__Textauszug__
════════════════════

Claudio Moreschini (Hrsg.): Boethius, De consolatione philosophiae, Opuscula theologica.  München/Leipzig:  K. G. Saur (Bibliotheca Teubneriana), 2000.  xxii, 263 S.  ISBN 3‑598‑71119‑0.  DM 128.--

 

1871 hatte Rudolf Peiper die erste wissenschaftliche Edition der Consolatio Philosophiae und der theologischen Schriften des Boethius in der Bibliotheca Teubneriana herausgegeben. Die weitere Arbeit am Text der Consolatio war, abgesehen von Einzeluntersuchungen, bestimmt durch die Editionen von Wilhelm Weinberger (CSEL 67, 1934) mit der wichtigen Rezension von Friedrich Klingner (Gnomon 16, 1940, 26–32 = Ders., Studien zur griechischen und römischen Literatur, Zürich/Stuttgart 1964, 688–697), Ludwig Bieler (CSEL 94,1, 1957 und 1984) und Karl Büchner (Heidelberg 1947, 1960, 1977), die Opuscula sacra erfuhren durch E. K. Rand bei Loeb eine über Peiper hinausführende Textgestaltung.

════════════════════

__Vorliegendes Material__
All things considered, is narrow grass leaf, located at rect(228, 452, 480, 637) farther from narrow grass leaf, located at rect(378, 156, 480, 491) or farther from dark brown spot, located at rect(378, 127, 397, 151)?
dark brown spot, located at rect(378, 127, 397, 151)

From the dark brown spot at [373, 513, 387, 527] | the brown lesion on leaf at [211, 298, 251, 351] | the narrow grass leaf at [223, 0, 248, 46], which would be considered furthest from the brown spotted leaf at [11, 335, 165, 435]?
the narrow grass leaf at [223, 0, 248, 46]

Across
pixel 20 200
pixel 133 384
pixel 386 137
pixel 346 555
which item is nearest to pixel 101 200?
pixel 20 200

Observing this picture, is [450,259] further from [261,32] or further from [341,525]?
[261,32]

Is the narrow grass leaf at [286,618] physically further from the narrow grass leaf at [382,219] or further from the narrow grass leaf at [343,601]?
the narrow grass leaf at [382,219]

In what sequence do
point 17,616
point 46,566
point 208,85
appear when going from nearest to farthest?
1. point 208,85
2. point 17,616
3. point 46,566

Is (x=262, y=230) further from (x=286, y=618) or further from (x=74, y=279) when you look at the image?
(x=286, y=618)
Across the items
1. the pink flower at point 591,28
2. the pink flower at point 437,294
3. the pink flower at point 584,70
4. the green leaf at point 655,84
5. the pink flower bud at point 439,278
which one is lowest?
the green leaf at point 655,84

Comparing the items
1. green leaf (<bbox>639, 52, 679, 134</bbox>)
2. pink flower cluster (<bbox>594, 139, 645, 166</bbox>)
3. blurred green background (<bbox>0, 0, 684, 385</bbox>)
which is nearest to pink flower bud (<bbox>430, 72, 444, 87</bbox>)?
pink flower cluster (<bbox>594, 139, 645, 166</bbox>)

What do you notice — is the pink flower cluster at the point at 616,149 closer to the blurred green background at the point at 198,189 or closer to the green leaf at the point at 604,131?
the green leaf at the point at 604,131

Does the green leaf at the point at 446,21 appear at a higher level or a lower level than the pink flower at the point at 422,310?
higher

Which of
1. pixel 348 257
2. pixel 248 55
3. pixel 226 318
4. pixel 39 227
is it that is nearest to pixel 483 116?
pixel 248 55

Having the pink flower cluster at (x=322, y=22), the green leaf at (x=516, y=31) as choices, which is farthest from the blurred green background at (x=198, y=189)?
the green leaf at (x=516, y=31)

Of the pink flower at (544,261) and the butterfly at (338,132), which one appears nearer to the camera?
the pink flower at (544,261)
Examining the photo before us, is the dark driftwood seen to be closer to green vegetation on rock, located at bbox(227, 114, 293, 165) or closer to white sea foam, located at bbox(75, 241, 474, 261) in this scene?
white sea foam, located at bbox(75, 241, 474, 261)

════════════════════

__Aufgaben__
(A) Schreiben Sie aus dem Textauszug zur Boethius-Edition den Abschnitt von „1871 hatte Rudolf“ bis einschließlich „Peiper hinausführende Textgestaltung.“ ab.
(B) In welchem Jahr gab Rudolf Peiper laut dem Textauszug zur Boethius-Edition die erste wissenschaftliche Ausgabe der Consolatio Philosophiae heraus?
Die Datensätze stehen in keinem Zusammenhang mit dem Textauszug.

__Lösungen__
(A)
1871 hatte Rudolf Peiper die erste wissenschaftliche Edition der Consolatio Philosophiae und der theologischen Schriften des Boethius in der Bibliotheca Teubneriana herausgegeben. Die weitere Arbeit am Text der Consolatio war, abgesehen von Einzeluntersuchungen, bestimmt durch die Editionen von Wilhelm Weinberger (CSEL 67, 1934) mit der wichtigen Rezension von Friedrich Klingner (Gnomon 16, 1940, 26–32 = Ders., Studien zur griechischen und römischen Literatur, Zürich/Stuttgart 1964, 688–697), Ludwig Bieler (CSEL 94,1, 1957 und 1984) und Karl Büchner (Heidelberg 1947, 1960, 1977), die Opuscula sacra erfuhren durch E. K. Rand bei Loeb eine über Peiper hinausführende Textgestaltung.

(B) 1871